[Records of scene-based questions]
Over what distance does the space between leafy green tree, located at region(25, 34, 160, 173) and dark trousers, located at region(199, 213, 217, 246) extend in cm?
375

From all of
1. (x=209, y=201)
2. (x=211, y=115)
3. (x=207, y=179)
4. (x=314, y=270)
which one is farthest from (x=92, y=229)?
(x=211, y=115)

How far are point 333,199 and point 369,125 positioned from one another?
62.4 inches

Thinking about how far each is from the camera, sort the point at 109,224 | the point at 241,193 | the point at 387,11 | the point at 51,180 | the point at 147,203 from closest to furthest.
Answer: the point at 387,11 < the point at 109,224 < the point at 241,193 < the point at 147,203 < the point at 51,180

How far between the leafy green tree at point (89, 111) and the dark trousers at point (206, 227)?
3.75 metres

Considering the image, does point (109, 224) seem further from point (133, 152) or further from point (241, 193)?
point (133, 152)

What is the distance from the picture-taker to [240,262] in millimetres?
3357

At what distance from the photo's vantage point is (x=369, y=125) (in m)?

**Set task**
Reproduce word for word the lines of the rows from the one containing "What is the" through the last line of the rows, including both ends.

**Final result**
What is the distance from the picture-taker to [240,262] in millimetres?
3357

At what distance from the photo's vantage point is (x=369, y=125) (in m)?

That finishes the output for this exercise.